(Dataset records)
-- Opening Marker --
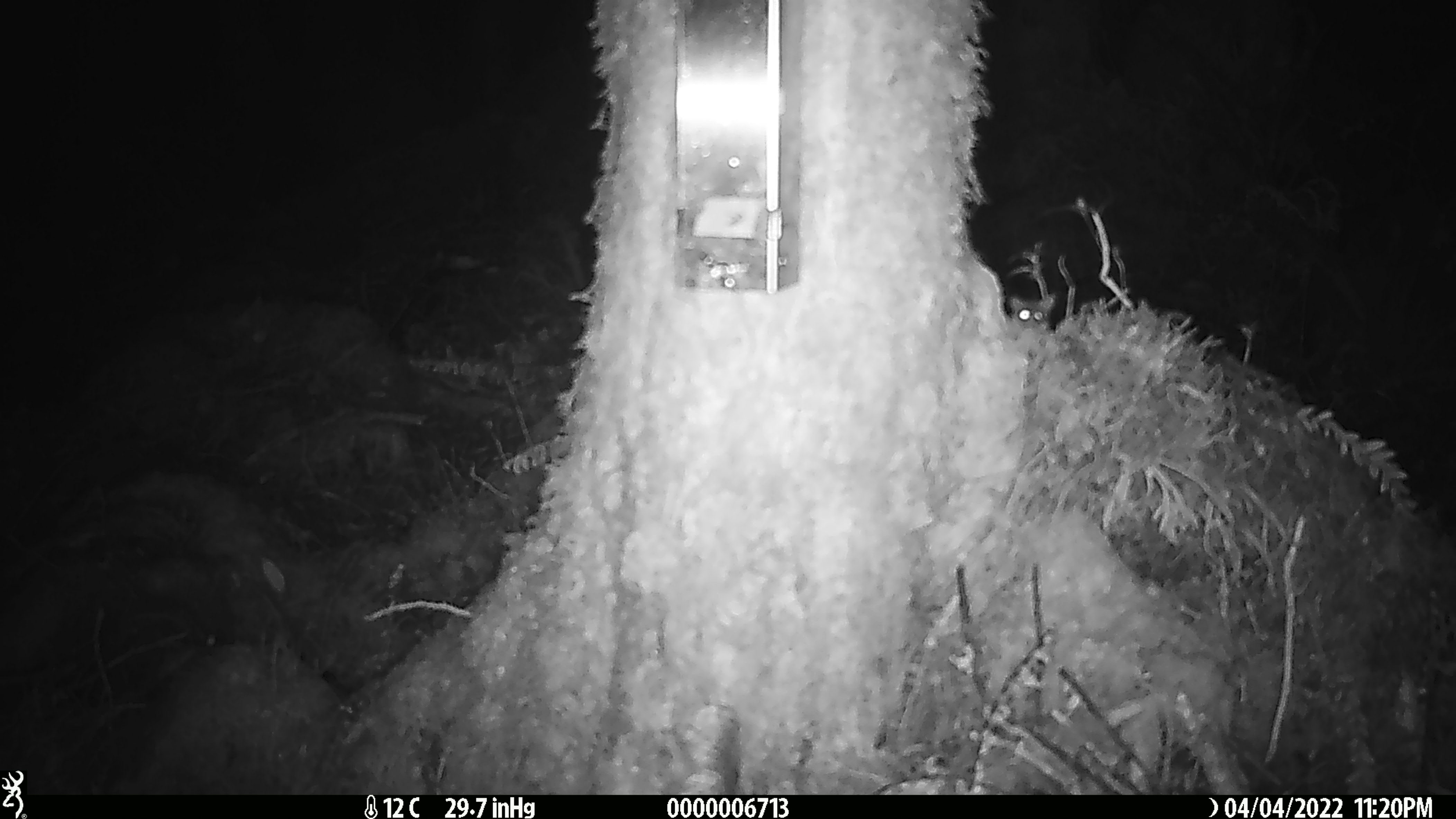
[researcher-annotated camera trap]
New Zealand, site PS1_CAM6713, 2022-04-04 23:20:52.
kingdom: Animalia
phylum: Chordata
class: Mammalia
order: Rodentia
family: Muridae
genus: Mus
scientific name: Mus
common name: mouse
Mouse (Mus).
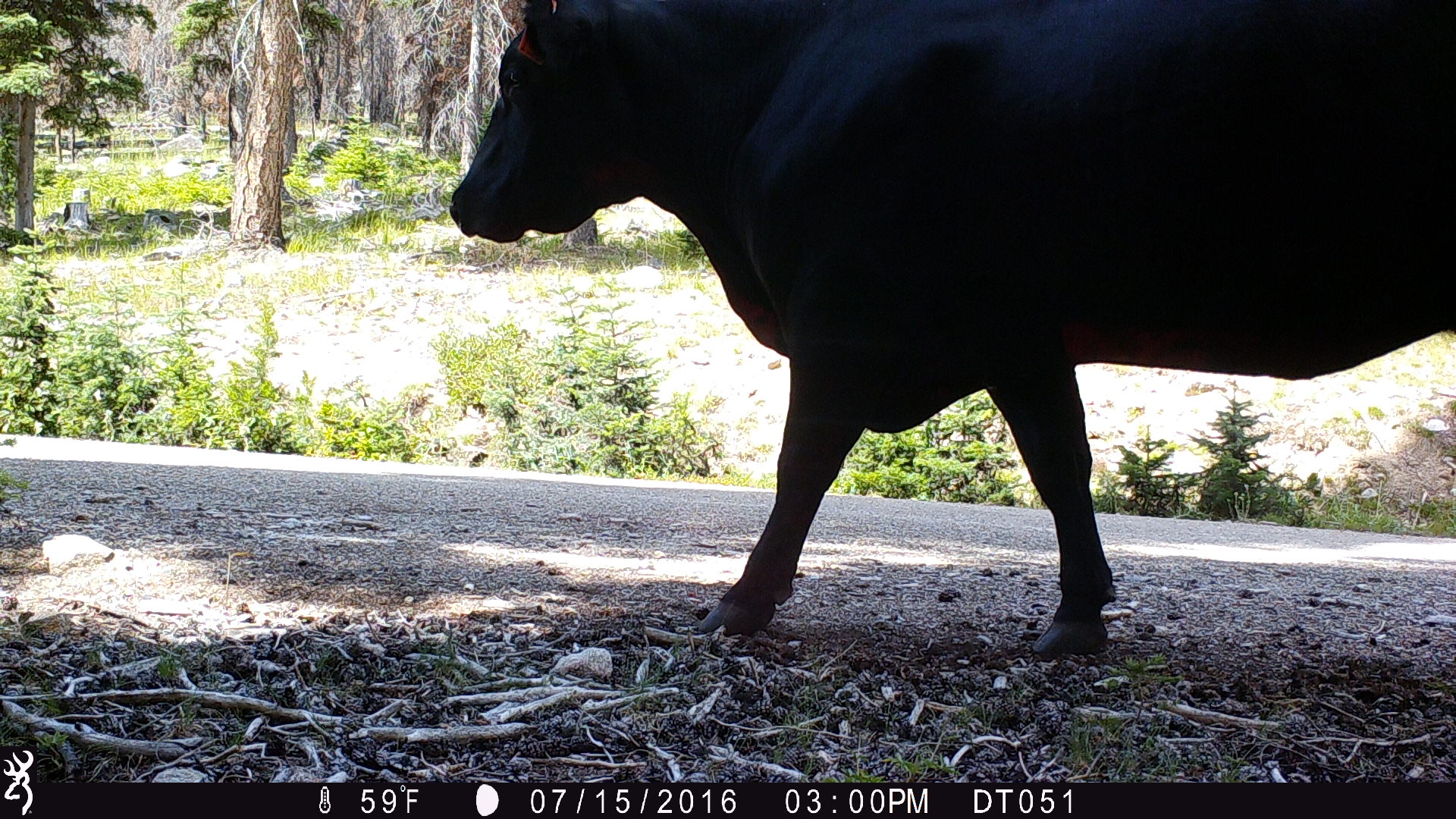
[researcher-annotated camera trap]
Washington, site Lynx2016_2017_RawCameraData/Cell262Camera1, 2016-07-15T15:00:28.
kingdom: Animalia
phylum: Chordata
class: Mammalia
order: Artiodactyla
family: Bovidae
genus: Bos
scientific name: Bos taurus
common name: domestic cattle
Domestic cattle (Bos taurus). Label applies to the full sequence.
-- Closing Marker --
Exercise brief:
Only the pictures may be dropped; print every record exactly as given.

Answer for the task:
[researcher-annotated camera trap]
New Zealand, site PS1_CAM6713, 2022-04-04 23:20:52.
kingdom: Animalia
phylum: Chordata
class: Mammalia
order: Rodentia
family: Muridae
genus: Mus
scientific name: Mus
common name: mouse
Mouse (Mus).
[researcher-annotated camera trap]
Washington, site Lynx2016_2017_RawCameraData/Cell262Camera1, 2016-07-15T15:00:28.
kingdom: Animalia
phylum: Chordata
class: Mammalia
order: Artiodactyla
family: Bovidae
genus: Bos
scientific name: Bos taurus
common name: domestic cattle
Domestic cattle (Bos taurus). Label applies to the full sequence.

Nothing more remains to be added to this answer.